Yu, too, had a specific method of working, even if it was borrowed from his mentor. On Okja, Yu noticed that Bong not only storyboarded the entire film before production, he hand-drew it all himself. “I didn’t work for other directors extensively,” says Yu. “I thought that was normal.” After writing Sleep, Yu went straight into storyboarding every scene by hand. “My peers thought I was crazy and wasting my time. It’s a one-in-a-million shot to get a film made, and they thought I should be honing the script. But I said: no, when Director Bong finishes a screenplay, he goes straight into the storyboard. I’m going to do what I learned.”

Far more of a popcorn flick than an arthouse slow-burner, Sleep is slick, efficient, and, judging from the niftiness of its transitions, adhering to careful planning. “You shoot what you prepare,” says Yu. “That’s what I learned under my tutelage with Director Bong.” Yu reveals that Bong offered notes throughout the process, some of which he applied, some he didn’t. I immediately ask about the disagreements. “This is the first time I’m saying it,” Yu says, laughing. “I’m hoping he won’t read this!”

When chapter one segues into chapter two, a piece of music accompanies an optimistic montage of Soo-jin giving birth and the couple starting afresh. “I worked hard with the composers on creating that score,” says Yu. “But Director Bong was concerned it would harm the momentum of the film, and that the score should be darker to give this feeling of dread that’s about to come. It was a good point, but I was so in love with the score.” In the end, Yu didn’t change the music, but Bong was forgiving. “When we watched the final cut together in the theatre, he said he really liked it. He was very proud of what I did.”
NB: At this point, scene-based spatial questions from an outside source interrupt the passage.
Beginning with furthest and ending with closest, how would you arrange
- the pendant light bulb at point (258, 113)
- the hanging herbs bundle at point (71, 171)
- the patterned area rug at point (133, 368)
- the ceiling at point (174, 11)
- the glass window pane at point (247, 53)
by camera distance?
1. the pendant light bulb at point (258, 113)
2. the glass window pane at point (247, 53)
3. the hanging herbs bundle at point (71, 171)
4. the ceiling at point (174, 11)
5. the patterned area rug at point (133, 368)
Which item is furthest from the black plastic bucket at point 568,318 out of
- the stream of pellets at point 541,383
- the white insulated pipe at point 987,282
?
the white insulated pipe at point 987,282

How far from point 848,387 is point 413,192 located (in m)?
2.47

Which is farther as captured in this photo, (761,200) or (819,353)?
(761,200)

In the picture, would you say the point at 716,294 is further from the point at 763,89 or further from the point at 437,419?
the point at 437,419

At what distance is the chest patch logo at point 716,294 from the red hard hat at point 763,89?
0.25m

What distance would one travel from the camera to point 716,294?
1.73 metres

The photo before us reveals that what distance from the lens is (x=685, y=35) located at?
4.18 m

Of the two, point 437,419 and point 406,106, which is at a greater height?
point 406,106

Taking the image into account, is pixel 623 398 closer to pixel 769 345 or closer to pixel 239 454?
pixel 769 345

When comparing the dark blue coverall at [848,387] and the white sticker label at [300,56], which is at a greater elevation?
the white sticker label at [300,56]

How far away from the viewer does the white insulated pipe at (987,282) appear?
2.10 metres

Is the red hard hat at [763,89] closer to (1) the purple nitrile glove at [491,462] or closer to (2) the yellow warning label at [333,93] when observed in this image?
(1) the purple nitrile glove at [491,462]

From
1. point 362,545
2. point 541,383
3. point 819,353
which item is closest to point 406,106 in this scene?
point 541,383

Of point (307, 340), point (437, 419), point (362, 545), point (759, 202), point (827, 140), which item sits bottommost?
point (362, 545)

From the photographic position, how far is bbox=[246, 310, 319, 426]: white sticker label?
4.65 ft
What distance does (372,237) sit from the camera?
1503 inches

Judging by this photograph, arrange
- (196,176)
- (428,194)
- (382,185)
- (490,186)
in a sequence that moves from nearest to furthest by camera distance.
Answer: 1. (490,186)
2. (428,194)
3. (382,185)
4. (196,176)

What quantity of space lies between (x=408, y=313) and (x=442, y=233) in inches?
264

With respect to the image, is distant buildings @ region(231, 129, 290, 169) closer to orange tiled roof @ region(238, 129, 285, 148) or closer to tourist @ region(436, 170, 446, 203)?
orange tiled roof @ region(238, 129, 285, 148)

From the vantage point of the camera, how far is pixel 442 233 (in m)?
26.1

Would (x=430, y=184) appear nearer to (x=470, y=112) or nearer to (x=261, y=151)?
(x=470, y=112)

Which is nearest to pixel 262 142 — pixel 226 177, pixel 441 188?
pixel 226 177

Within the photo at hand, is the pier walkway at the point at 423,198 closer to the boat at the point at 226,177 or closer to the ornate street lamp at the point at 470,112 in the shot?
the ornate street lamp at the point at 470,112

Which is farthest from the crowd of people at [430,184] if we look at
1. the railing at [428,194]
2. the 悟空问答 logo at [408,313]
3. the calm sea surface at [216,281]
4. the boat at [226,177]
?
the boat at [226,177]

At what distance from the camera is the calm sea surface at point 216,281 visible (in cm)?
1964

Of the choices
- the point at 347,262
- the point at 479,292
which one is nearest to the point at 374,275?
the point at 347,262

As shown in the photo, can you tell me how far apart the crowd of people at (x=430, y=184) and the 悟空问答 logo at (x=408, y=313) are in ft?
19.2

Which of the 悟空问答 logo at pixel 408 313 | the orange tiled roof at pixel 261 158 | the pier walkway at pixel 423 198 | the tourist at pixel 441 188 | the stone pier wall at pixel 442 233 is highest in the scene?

In his twenties, Yu worked as a subtitles translator for a number of Korean films, most notably Lee Chang-dong’s Burning. He’s thus fastidious about the English subtitles for Sleep: the rhythm, the line lengths, the best wording. “I was obsessive about how to time lines to get the biggest shock or laugh,” he says. “I was very anal, and I’m sure the subtitle creator hated me.” Given Yu’s fascination with how audiences receive the film, I ask him how he’d feel if they dozed off during Sleep. After all, some directors, like Apichatpong Weerasethakul, consider it a compliment. “I’m horrified by the idea,” Yu says. “I would be pretty hurt.”

For his next feature, Yu is working on two scripts: a mystery-thriller in the vein of Sleep, and a romantic comedy that, he admits, “nobody seems to be very excited about”. After all, Yu has already proven himself as a horror filmmaker: in Korea, Sleep topped the box-office the weekend it hit theatres. However, the UK release of Sleep arrives with a tinge of melancholy: in December 2023, Lee Sun-kyun died, aged 48, from carbon monoxide poisoning, shortly after media scrutiny and a police investigation about alleged drug use. In January 2024, Bong led a press conference in Seoul to question how future deaths of this manner could be prevented.

“Technically, Sleep isn’t Lee Sun-kyun’s last film,” says Yu. “There are two more films in his slate that are going to be released this year, which I’ve heard great things about. I’m eternally grateful that such a veteran actor was so generous to give me the opportunity to create my own film.” He adds, “His death was a great tragedy. Not only for his friends and family, including myself, but for the whole country, because he was such a great actor. It was like everybody lost their best friend on TV, almost. We haven’t processed it yet.”